### Problem
Go through the records and set each one down exactly, skipping any picture.

### Extracted information
::::::

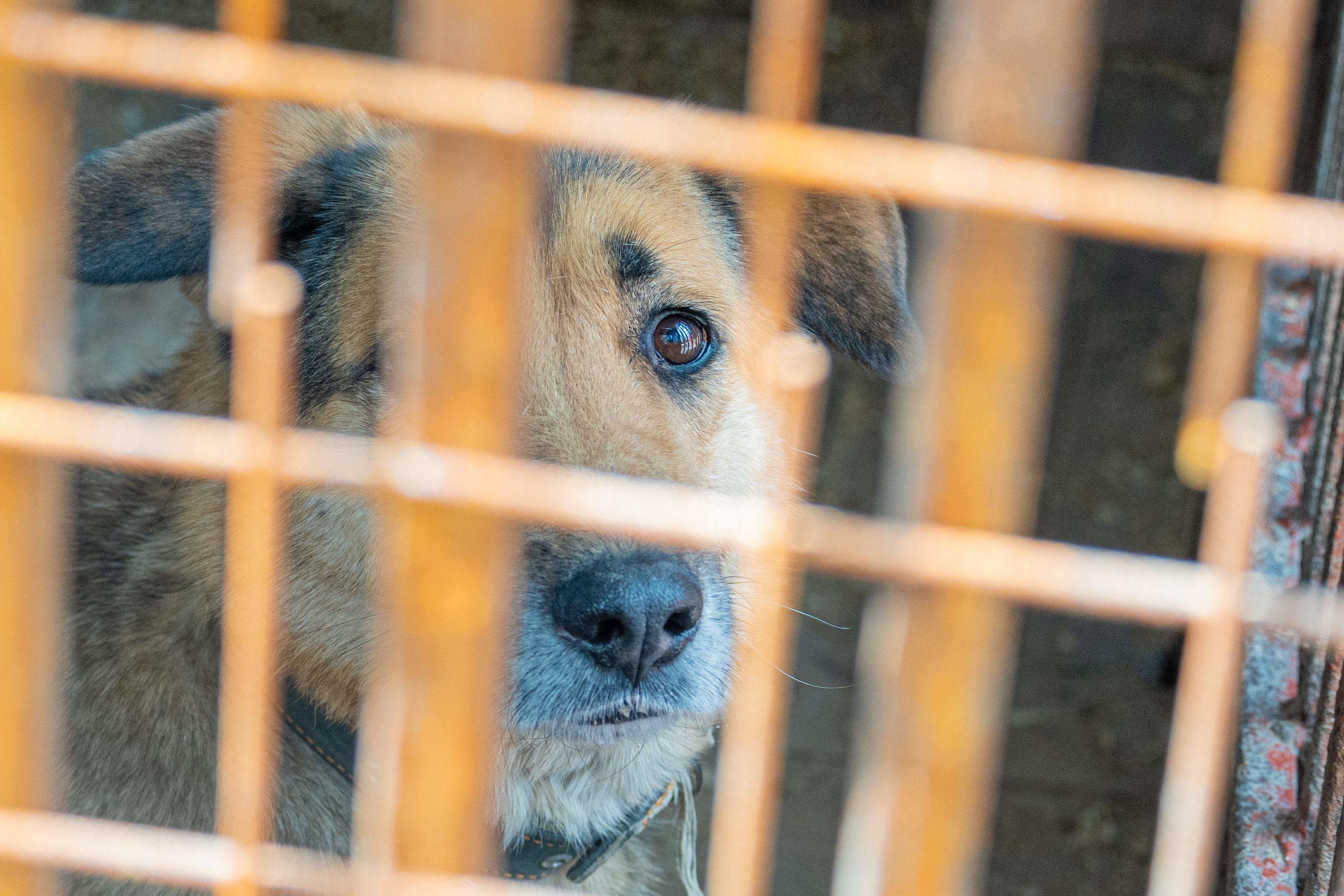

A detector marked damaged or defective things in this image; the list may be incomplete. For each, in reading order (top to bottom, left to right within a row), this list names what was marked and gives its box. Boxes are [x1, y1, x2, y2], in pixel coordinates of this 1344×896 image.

rusted metal post [0, 1, 65, 896]
rusted metal post [379, 0, 567, 876]
rusted metal post [876, 1, 1097, 896]
rusted metal post [1145, 403, 1279, 896]
rusted metal post [1177, 0, 1312, 486]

::::::

### Exercise response
A detector marked damaged or defective things in this image; the list may be incomplete. For each, in reading order (top to bottom, left to right within a row), this list names what was marked and gives its box. Boxes are [x1, y1, x2, y2], in pixel coordinates of this 1344×896 image.

rusted metal post [0, 1, 65, 896]
rusted metal post [379, 0, 567, 876]
rusted metal post [876, 1, 1097, 896]
rusted metal post [1145, 403, 1279, 896]
rusted metal post [1177, 0, 1312, 486]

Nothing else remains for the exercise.